>> Begin Document

• Nate Holder

BBC Bitesize Music Needs To Do Better

These are the first three paragraphs taken from the BBC Bitesize website on the origins of the blues. It's full of problematic words and phrases which do not give an accurate representation of how the blues was created, who created it, and the historical context it sits in. Even though the bitesize website is intended to consolidate information, there are ways to do this which avoid racist language and sweeping generalisations.

Here are the three paragraphs in their entirety:


"The blues is the name given to a style of music created by African Americans at the end of the 19th century. Blues music was originally performed by one singer accompanied by a guitar or banjo.


African slaves brought their musical traditions with them when they were transported to work in the North American colonies. Early types of African American music included spirituals (religious songs using vocal harmony) and work songs.


Work songs were sung rhythmically in time with the task being done. They used call and response in which phrases from a lead singer were followed by the other singers. African music combined with the folk music of the white European settlers to produce new styles of music." (BBC Bitesize)

>> End Document
>> Begin Data records

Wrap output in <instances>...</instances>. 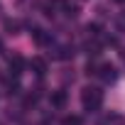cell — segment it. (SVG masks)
I'll list each match as a JSON object with an SVG mask.
<instances>
[{
    "instance_id": "cell-6",
    "label": "cell",
    "mask_w": 125,
    "mask_h": 125,
    "mask_svg": "<svg viewBox=\"0 0 125 125\" xmlns=\"http://www.w3.org/2000/svg\"><path fill=\"white\" fill-rule=\"evenodd\" d=\"M30 66L34 69V74H37V76H44V74H47V61H44V59H39V56H34V59L30 61Z\"/></svg>"
},
{
    "instance_id": "cell-14",
    "label": "cell",
    "mask_w": 125,
    "mask_h": 125,
    "mask_svg": "<svg viewBox=\"0 0 125 125\" xmlns=\"http://www.w3.org/2000/svg\"><path fill=\"white\" fill-rule=\"evenodd\" d=\"M115 3H125V0H115Z\"/></svg>"
},
{
    "instance_id": "cell-4",
    "label": "cell",
    "mask_w": 125,
    "mask_h": 125,
    "mask_svg": "<svg viewBox=\"0 0 125 125\" xmlns=\"http://www.w3.org/2000/svg\"><path fill=\"white\" fill-rule=\"evenodd\" d=\"M22 69H25V59H22V56H17V54H15V56H10V74H12V76H20V74H22Z\"/></svg>"
},
{
    "instance_id": "cell-5",
    "label": "cell",
    "mask_w": 125,
    "mask_h": 125,
    "mask_svg": "<svg viewBox=\"0 0 125 125\" xmlns=\"http://www.w3.org/2000/svg\"><path fill=\"white\" fill-rule=\"evenodd\" d=\"M98 74H101V79H103V81H115V76H118L115 66H110V64H103V66L98 69Z\"/></svg>"
},
{
    "instance_id": "cell-11",
    "label": "cell",
    "mask_w": 125,
    "mask_h": 125,
    "mask_svg": "<svg viewBox=\"0 0 125 125\" xmlns=\"http://www.w3.org/2000/svg\"><path fill=\"white\" fill-rule=\"evenodd\" d=\"M86 30H88V34H93V37H96V34H101V25H88Z\"/></svg>"
},
{
    "instance_id": "cell-7",
    "label": "cell",
    "mask_w": 125,
    "mask_h": 125,
    "mask_svg": "<svg viewBox=\"0 0 125 125\" xmlns=\"http://www.w3.org/2000/svg\"><path fill=\"white\" fill-rule=\"evenodd\" d=\"M64 125H83V120L79 115H66L64 118Z\"/></svg>"
},
{
    "instance_id": "cell-3",
    "label": "cell",
    "mask_w": 125,
    "mask_h": 125,
    "mask_svg": "<svg viewBox=\"0 0 125 125\" xmlns=\"http://www.w3.org/2000/svg\"><path fill=\"white\" fill-rule=\"evenodd\" d=\"M30 34H32V39H34L37 44H42V47H47V44H52V37H49V34L44 32V30H39V27H34V30H32Z\"/></svg>"
},
{
    "instance_id": "cell-12",
    "label": "cell",
    "mask_w": 125,
    "mask_h": 125,
    "mask_svg": "<svg viewBox=\"0 0 125 125\" xmlns=\"http://www.w3.org/2000/svg\"><path fill=\"white\" fill-rule=\"evenodd\" d=\"M120 56H123V61H125V49H123V54H120Z\"/></svg>"
},
{
    "instance_id": "cell-1",
    "label": "cell",
    "mask_w": 125,
    "mask_h": 125,
    "mask_svg": "<svg viewBox=\"0 0 125 125\" xmlns=\"http://www.w3.org/2000/svg\"><path fill=\"white\" fill-rule=\"evenodd\" d=\"M81 103H83V108L91 113V110H98L101 105H103V91L101 88H96V86H86L83 91H81Z\"/></svg>"
},
{
    "instance_id": "cell-10",
    "label": "cell",
    "mask_w": 125,
    "mask_h": 125,
    "mask_svg": "<svg viewBox=\"0 0 125 125\" xmlns=\"http://www.w3.org/2000/svg\"><path fill=\"white\" fill-rule=\"evenodd\" d=\"M5 30H8L10 34H17V22H10V20H8V22H5Z\"/></svg>"
},
{
    "instance_id": "cell-13",
    "label": "cell",
    "mask_w": 125,
    "mask_h": 125,
    "mask_svg": "<svg viewBox=\"0 0 125 125\" xmlns=\"http://www.w3.org/2000/svg\"><path fill=\"white\" fill-rule=\"evenodd\" d=\"M0 52H3V42H0Z\"/></svg>"
},
{
    "instance_id": "cell-8",
    "label": "cell",
    "mask_w": 125,
    "mask_h": 125,
    "mask_svg": "<svg viewBox=\"0 0 125 125\" xmlns=\"http://www.w3.org/2000/svg\"><path fill=\"white\" fill-rule=\"evenodd\" d=\"M64 12H66L69 17H76V15H79V8L71 5V3H66V5H64Z\"/></svg>"
},
{
    "instance_id": "cell-2",
    "label": "cell",
    "mask_w": 125,
    "mask_h": 125,
    "mask_svg": "<svg viewBox=\"0 0 125 125\" xmlns=\"http://www.w3.org/2000/svg\"><path fill=\"white\" fill-rule=\"evenodd\" d=\"M66 101H69V96H66V91H52V96H49V103L54 105V108H66Z\"/></svg>"
},
{
    "instance_id": "cell-9",
    "label": "cell",
    "mask_w": 125,
    "mask_h": 125,
    "mask_svg": "<svg viewBox=\"0 0 125 125\" xmlns=\"http://www.w3.org/2000/svg\"><path fill=\"white\" fill-rule=\"evenodd\" d=\"M42 8H44V15H47V17H52V15H54V3H44Z\"/></svg>"
}]
</instances>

>> End Data records

• Exercise task: Echo the passage of the BBC Bitesize critique between "BBC Bitesize Music" and "and sweeping generalisations.", inclusive.

• Full output:
BBC Bitesize Music Needs To Do Better

These are the first three paragraphs taken from the BBC Bitesize website on the origins of the blues. It's full of problematic words and phrases which do not give an accurate representation of how the blues was created, who created it, and the historical context it sits in. Even though the bitesize website is intended to consolidate information, there are ways to do this which avoid racist language and sweeping generalisations.